Le directeur aurait alors, lors d’une séance de négociations, lu aux grévistes ce qu’était la définition d’esclavage. Et revenant sur cet épisode auprès de nos confrères, Laurent Ostrowsky se serait justifié en expliquant que « « la responsable de ce service, c’est compliqué de la qualifier d’esclavagiste ou de raciste, je ne vous fais pas de dessin… La numéro deux du service, pareil, elle ne vient pas de Corrèze » », rapporte le média en ligne.
« la direction nous avait proposé 36 centimes de revalorisation puis la seconde fois c’est descendu 13 centimes ! »

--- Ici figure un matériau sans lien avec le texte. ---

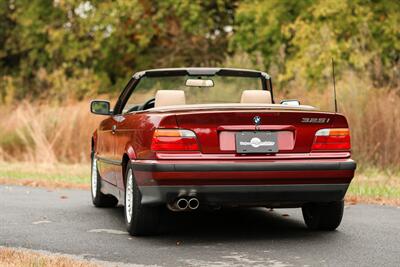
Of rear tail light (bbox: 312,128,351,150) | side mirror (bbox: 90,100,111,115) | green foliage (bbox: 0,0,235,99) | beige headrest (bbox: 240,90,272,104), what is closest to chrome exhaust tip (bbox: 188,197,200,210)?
rear tail light (bbox: 312,128,351,150)

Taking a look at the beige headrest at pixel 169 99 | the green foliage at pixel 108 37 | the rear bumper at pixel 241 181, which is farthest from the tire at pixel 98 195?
the green foliage at pixel 108 37

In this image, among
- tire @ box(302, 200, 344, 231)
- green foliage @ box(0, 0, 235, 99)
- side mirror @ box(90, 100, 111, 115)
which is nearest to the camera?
tire @ box(302, 200, 344, 231)

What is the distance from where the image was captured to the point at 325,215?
908cm

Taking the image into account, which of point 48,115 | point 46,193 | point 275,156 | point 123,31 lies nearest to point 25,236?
point 275,156

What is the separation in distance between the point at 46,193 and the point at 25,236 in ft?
16.2

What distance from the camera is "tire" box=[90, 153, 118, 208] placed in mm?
11430

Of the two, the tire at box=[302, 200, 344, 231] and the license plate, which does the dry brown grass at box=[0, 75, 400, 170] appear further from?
the license plate

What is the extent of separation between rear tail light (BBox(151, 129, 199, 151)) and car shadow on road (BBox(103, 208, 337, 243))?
97 cm

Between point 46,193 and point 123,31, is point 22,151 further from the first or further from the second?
point 123,31

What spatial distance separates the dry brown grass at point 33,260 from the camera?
6.93m

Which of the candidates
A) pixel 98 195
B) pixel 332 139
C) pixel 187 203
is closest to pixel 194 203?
pixel 187 203

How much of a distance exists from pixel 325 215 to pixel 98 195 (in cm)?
341

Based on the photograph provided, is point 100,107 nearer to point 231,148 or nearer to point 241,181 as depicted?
point 231,148

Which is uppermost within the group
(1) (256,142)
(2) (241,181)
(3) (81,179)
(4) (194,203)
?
(1) (256,142)
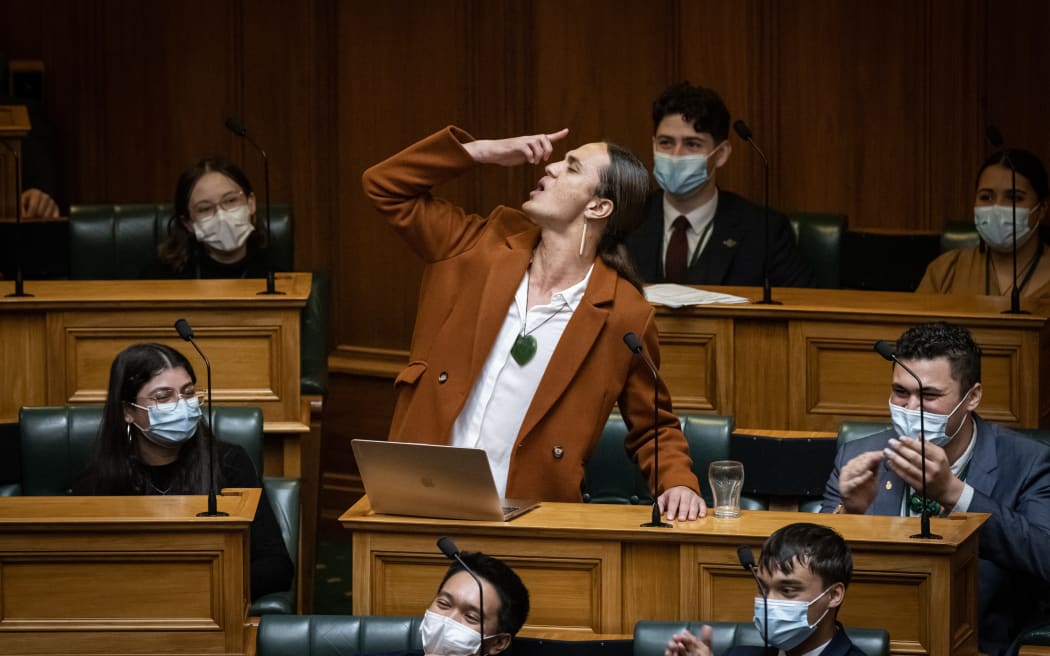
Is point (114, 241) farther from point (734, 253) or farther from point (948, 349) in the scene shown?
point (948, 349)

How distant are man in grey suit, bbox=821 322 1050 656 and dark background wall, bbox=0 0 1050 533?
2567mm

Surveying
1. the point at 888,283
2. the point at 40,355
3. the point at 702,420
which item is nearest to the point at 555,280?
the point at 702,420

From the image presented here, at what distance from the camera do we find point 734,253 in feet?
19.1

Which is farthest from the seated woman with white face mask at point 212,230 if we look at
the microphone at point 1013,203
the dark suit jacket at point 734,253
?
the microphone at point 1013,203

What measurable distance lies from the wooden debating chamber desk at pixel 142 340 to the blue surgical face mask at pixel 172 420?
82cm

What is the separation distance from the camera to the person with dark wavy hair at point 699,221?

Marisa, responsable adjointe du service et employée de l’entreprise
« Cela ne faisait pas partie de nos revendications à l’origine mais nous exigeons du respect de notre direction parce qu’il se permet récemment d’avoir des propos racistes », commente Bridgette. Mais de son côté, Laurent Ostrowsky se défend de « propos inexacts ». « Nous ne souhaitons pas entretenir des débats polémiques pour donner toutes les chances de réussite à cette médiation. L’objectif étant d’aboutir à la reprise du travail dans la sérénité de ces 7 salariés, pour le bien-être de tous nos bénéficiaires et de nos salariés qui font confiance à ONELA », poursuit-il.
C’est donc enkystés dans ce conflit, que les salariés peinent à se projeter sur une issue. Neuf séances de négociations ont déjà été organisées sans qu’elles ne puissent déboucher sur une sortie heureuse. Le bât blesse sur les demandes salariales. « Nous demandons une augmentation de 17 euros nets par mois. Mais la première fois, la direction nous avait proposé 36 centimes de revalorisation puis la seconde fois c’est descendu 13 centimes ! », fulmine Marisa.
« Dans la continuité de sa politique de dialogue social, ONELA a sollicité une médiation auprès du Centre de Médiation et d’Arbitrage de Paris (CMAP) qui a désigné un médiateur certifié et assermenté pour encadrer un échange constructif avec les salariés concernés », précise Laurent Ostrowsky. Une prochaine réunion devrait avoir lieu la semaine prochaine.